The proposal also calls for a 90-day gap between adoption or amendment of a 10b5-1 plan and initial trading under the plan, barring executives from trading in company stock outside plans, and a requirement to identify plan transactions on Form 4 reports, which are corporate filings on trades by insiders.

“We believe that 10b5-1 plans, with proper safeguards, can serve a useful function,” AFSCME notes in the proposal's supporting statement. “The disclosure-related principles aim to increase transparency regarding 10b5-1 plans.”

AFSCME also is submitting a new compensation-related proposal that seeks to limit the use of tax gross-ups, whereby companies cover the tax liability of executives, often following a change in control. Such payments have received widespread coverage in recent years as use of perks has proliferated and new SEC compensation disclosure rules make it easier for investors to identify such potential payments.

AFSCME’s proposal calls on companies to refrain from making or promising to make gross-up payments to its senior executives, except those “provided pursuant to a plan, policy or arrangement applicable to management employees” generally, such as those related to relocation or expatriate tax-equalization policies.

The proposal defines a gross-up as “any payment to or on behalf of the senior executive whose amount is calculated by reference to an actual or estimated tax liability of the senior executive.” The definition is designed to focus on the often large payments made in conjunction with severance packages awarded after takeovers.

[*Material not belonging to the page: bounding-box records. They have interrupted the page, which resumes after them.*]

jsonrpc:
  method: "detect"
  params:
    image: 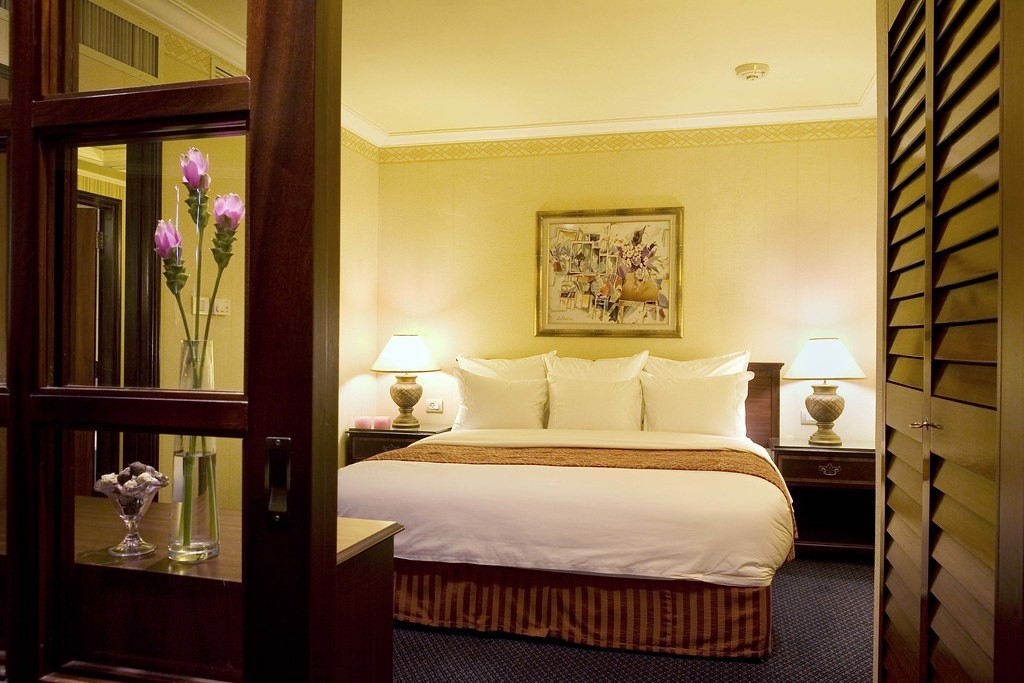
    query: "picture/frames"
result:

“Gross-ups highlight the dubious effects of privilege that allow CEOs to avoid taxation, while ordinary Americans cannot,” said Richard Ferlauto, director of pension and benefit policy at AFSCME. Proposals have so far been filed at Nabors, American Express, Textron, CVS Caremark, Northrop Grumman and Clear Channel Communications.

Connecticut Retirement Plans and Trust Funds is seeking to bridge the gap between CEO pay and that of the next highest-paid named executive officer, or NEO. So far, the pension fund is calling on two companies--Abercrombie & Fitch and SUPERVALU--to adopt an internal pay equity policy. Under the proposal, compensation committees would be charged with conducting peer group and other analyses and then disclosing to shareholders “the role of internal pay equity considerations in the process of setting compensation for the CEO and other NEOs.”

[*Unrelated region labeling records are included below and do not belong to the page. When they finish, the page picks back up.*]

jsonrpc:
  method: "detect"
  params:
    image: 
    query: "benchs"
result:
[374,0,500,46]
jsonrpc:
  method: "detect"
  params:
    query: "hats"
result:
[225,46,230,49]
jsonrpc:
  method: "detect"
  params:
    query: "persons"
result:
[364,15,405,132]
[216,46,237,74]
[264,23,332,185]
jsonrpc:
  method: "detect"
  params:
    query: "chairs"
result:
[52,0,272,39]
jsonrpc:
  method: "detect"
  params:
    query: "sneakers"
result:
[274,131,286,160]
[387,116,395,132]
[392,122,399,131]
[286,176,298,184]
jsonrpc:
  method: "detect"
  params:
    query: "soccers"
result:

We “believe that large CEO to NEO pay ratios may indicate inadequate succession planning, since large disparities may be seen as reflecting significant differences in contribution and ability,” fund officials wrote in the proposal.

Meanwhile, the AFL-CIO is submitting a new resolution that seeks to curb employment contracts for named executive officers. The limits include capping such agreements at three years, barring evergreen clauses that allow for renewal without shareholder approval, and barring the accelerated vesting of stock-based awards and the use of excise tax gross-ups.